As coisas funcionam muito bem na Finlândia, Canadá e Austrália. Estive na Austrália bastante tempo e tenho a noção de que a cultura desses países é diferente da portuguesa. Por vezes, o grande problema é que os programas não têm os mesmos resultados quando são replicados em Portugal ou noutros países, porque as realidades são distintas. Em suma, os programas das escolas não podem fugir à realidade do país.
O franchising de programas não resulta?
Devemos criar este tipo de programas ao nosso estilo. Sabemos fazer isso e temos muitas pessoas com vontade de o fazer, em Portugal, e com capacidade e boa relação com os miúdos. Mas estas coisas têm de ter princípio, meio e fim, e depois têm de ser sustentáveis. Temos 12 anos de ensino obrigatório, mas temos de o tornar num ensino de qualidade.
Como podemos tornar a Escola melhor?
Podemos analisar a Escola em função de vários componentes críticos. Começamos logo pelo que é uma escola: um espaço físico que tem os ‘senhores alunos’, os ‘senhores professores’ e a ‘senhora matéria’. E depois a escola insere-se numa comunidade – como diz o professor Carlos Caldeira, cada aluno traz atrás de si toda a sua família e comunidade.
Não podemos mudar o destino social das pessoas, mas podemos tentar ver até que ponto podemos tirar o máximo daquilo que temos. O que podemos fazer é pensar numa metodologia de abordagem e tentar que seja seguida pelas escolas, cada uma à sua maneira. E depois que se partilhem estudos de casos do que foi feito em cada uma delas. Mas qualquer que seja o cenário, o espaço físico da escola é uma coisa que deve ser preservada.
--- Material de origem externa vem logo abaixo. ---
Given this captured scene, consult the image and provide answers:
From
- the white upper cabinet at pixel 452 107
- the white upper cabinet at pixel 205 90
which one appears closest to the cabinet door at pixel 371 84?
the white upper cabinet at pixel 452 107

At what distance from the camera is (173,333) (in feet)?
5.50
Deve ser incutido aos alunos o cuidar da sua escola, o que por vezes não acontece, seja numa escola urbana, seja numa escola de província.
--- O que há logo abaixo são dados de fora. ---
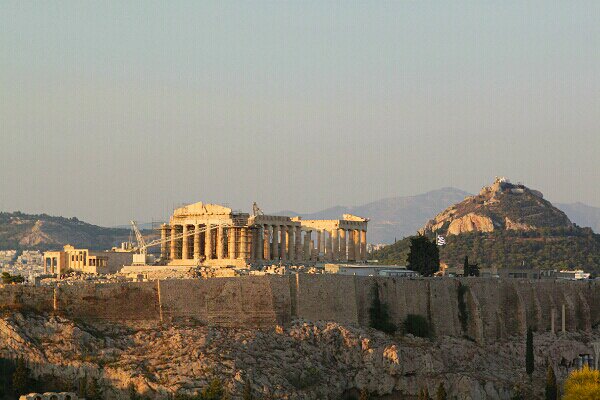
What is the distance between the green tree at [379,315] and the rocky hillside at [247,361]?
1.25 m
Há uma cultura de ensino em Portugal?
Há muitas, porque cada escola é uma cultura. Uma coisa é a cultura das pessoas: os nórdicos são diferentes… Cada escola reflete a cultura da zona e isso não é mau. Há uma estrutura para trabalhar, há que ver qual é a sua identidade. Os nossos miúdos muitas vezes são pouco responsabilizados pelas coisas e essa cultura de desresponsabilização não é boa para ninguém.
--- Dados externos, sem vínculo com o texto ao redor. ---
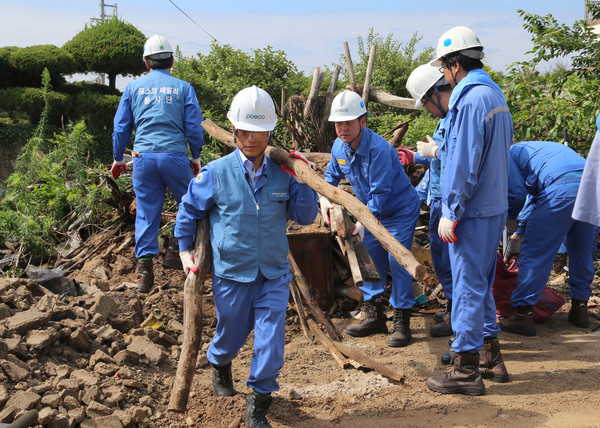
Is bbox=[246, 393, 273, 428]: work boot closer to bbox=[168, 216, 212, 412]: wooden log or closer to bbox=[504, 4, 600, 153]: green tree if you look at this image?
bbox=[168, 216, 212, 412]: wooden log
Acha que se deve responsabilizar os alunos?
Sim, mas uma responsabilização ligada à autonomia. Protegemos muito os mais novos e depois não os responsabilizamos. Temos que dar autonomia, mas depois devemos exigir responsabilidades.
Mas há escolas com uma boa cultura e resultados…
Sim, e isso acontece quando há um diretor que quer construir algo e que conta com o apoio de alguns professores que galvanizam os alunos. E estes acabam por crescer à volta deles. No entanto, esses professores têm de começar a ser reconhecidos e valorizados, caso contrário irão desistir. Porquê? Os professores estão cansados de não serem reconhecidos.